This unwritten rule has been abandoned, wildly, in the Lower House today. Witness thus how hearings have degenerated into insults, name-calling, extreme prejudice and plain old browbeating, as well as pronouncements of criminal guilt, by lawmakers whose knowledge of the law is limited only to what they can find on Google and from reading self-help books such as “The Constitution for Dummies.”
One can only wonder why these supposedly honorable people have turned their backs on precepts that have long applied to the discharge of their duties. But if these people think that they are earning points by pulling out all stops in promoting a narrative that is obviously dictated by higher powers, then they have another think coming.
Results of dubious surveys notwithstanding, the prestige and gravitas once associated with both the Senate and the House have taken a big hit due to the antics of characters such as Reps. Fernandez, Paduano and Abante, and Sen. Hontiveros, to name a few.
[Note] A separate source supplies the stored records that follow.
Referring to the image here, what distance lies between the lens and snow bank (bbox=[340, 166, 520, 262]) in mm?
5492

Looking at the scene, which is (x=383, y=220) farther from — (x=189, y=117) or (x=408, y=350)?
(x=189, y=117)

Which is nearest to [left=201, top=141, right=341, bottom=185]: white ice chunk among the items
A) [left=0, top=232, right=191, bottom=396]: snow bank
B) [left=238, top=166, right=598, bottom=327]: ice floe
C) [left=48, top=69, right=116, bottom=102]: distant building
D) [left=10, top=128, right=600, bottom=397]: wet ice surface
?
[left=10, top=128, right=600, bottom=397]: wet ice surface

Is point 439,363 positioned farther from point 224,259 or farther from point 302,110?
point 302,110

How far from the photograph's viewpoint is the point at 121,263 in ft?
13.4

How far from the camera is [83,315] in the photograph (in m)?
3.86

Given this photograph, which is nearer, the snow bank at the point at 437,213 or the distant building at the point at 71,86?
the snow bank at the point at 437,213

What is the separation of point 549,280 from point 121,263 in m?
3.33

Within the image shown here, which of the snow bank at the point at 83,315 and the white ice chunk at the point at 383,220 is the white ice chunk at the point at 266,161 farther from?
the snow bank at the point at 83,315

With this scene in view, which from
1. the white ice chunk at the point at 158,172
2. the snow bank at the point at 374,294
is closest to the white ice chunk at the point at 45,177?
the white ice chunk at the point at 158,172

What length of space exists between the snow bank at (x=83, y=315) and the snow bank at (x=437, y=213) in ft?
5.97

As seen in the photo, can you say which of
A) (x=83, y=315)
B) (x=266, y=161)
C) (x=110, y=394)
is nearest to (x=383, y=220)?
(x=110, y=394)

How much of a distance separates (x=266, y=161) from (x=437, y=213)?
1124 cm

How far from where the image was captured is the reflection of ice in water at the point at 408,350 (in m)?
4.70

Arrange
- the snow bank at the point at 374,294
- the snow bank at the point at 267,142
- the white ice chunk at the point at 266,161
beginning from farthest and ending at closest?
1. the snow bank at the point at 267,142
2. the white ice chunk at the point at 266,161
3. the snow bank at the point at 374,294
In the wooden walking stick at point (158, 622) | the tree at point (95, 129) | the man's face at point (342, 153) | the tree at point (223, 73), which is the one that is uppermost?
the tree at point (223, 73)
The Quadcom, in particular, has become a big joke, and the revelations of late by police colonel Hector Grijaldo that Abante and Fernandez tried to coerce him into unwillingly making statements to advance a preconceived scenario regarding the purported reward system made by former general Garma may have proven to be the last straw in breaking the already strained credibility of the hearings.
So much so that the typically arrogant Abante and Fernandez have been compelled to “relief temporarily” (Fernandez’s words, not mine) themselves of their chairmanship to try and salvage the Quadcom’s reputation (if any there be left).
As pointed out in pithy language by former President Duterte when he made that spectacular appearance in the Senate a few weeks previously, such an act is indeed “subornation of perjury.” That, by the way, is the correct term, Congressman Fernandez, and NOT “subordination by perjury” as you so laughably said in public.
Pity that an institution that had regained a lot of its former glory under the leadership of former President turned Speaker Gloria Arroyo is reverting to its previous tattered image of a den of thieves and a house of crocs weaponized to persecute those targeted for political liquidation.
With apologies then to one of my favorite writers, Mr. Edgar Allan Poe, what we are witnessing today is truly The Fall of the House of Ushers.